De Joaquines, Fátimas y Lourdes – Parte [2 ]

26 DE SEPTIEMBRE DE 2009 VIVENCIA EN TAMANGUEYU PCIA DE BUENOS AIRES – Parte II

 

Atendí a dos mujeres en forma particular, más cuando comienzo a hablar con la segunda, me llamó la atención su cara de alegría, su paz, su serenidad. Y las preguntas que me hacía, acreditaban una pureza y una transparencia pocas veces vista. Y en un momento le di las gracias, porque le manifesté que era para mí un honor poder atenderla.

 

Así las cosas, me hace unos comentarios sobre su hijito. Y la invito a que venga ella al Taller que se iba a desarrollar más tarde y que  si quería trajera a su hijito de seis años. Me pregunta “¿Y cómo le digo para que venga?”.

 

Le contesté: “Decile la verdad.
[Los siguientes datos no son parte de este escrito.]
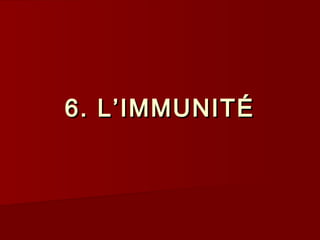 6. L’IMMUNITÉ6. L’IMMUNITÉ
Preguntale si desea venir a un taller de ángeles que va a dar una señora rubia. Si el quiere venir lo traes y si no lo desea,  dejalo en tu casa”.

 

Comienza a llegar la gente en el momento que comenzaba a llover. Primero llegó una persona, luego otra, luego otra  y así se juntaron doce personas, incluida la mamá que yo ya había atendido junto con su niño.

 

Y comenzamos el taller, bajo una gran lluvia. Y ahí comencé hablando de la abundancia y de cómo la naturaleza es super abundante y el humano la hace tan escasa.

 

Luego, todos cerramos los ojos y comencé a relatar lo que “veía”.

 

Así fue,  que en un momento del Taller, “ví” algo que me impresionó.

 

“Veía”  salir del corazón del niño, una luz blanca impresionante (de ese blanco que no existe de este lado del velo). Y esa Luz se desparramaba por toda la habitación.

 

Pero además de eso, “veía” que `por encima de la madre, aparecía la imagen de la Virgen María.

 

Y “veía” por encima del corazón del Niño que aparecía la imagen de Jesús.

 

Obviamente me quedé muy asombrada. Más continué indicando en voz alta todo lo que recibía de ELLOS Nuestros amados Maestros y Guias.

 

Para este niño recibí que era un Guerrero de la Luz de pura Paz, que tenía una misión importante para cumplir en la tierra y que en el supuesto que necesitara ayuda, su mamá debía pedir ayuda al Arcángel Miguel.

 

Al terminar el taller y abrir los ojos, ví (físicamente) flotando dentro de la habitación una nube que rápidamente se deshizo.

 

Al día siguiente le contó el niño a su abuela que de su pecho salía una luz dorada, que él la había visto y que alrededor había una nube azul, que la nube no era blanca como yo había dicho sino que era azul.

 

Esa abuela le había traído, ese día, de regalo al niño, una Virgencita con agua bendita dentro. Se encontraba con la imagen en el comedor de la casa de Juan. Le pregunta entonces a su mamá si ella veía la Bolita de color rojo que salía de la cara de la Virgencita. Y el contaba que la seguía por el aire con el dedo. Hasta que entró el hermano de Juan a la habitación y el niño se enojó porque aquel se había “chocado” la bolita.

 

Esa misma noche este niño le pidió a su mamá de rezar juntos. La mami comienza a rezar el rosario. El niño la acompaña con los ojos cerrados y repitiendo la oración a medida que la mamá lo hacía.

 

En un momento la mamá se confundió el AVE MARIA y el niño la corrigió.

 

El detalle es… que este niño no sabía rezar.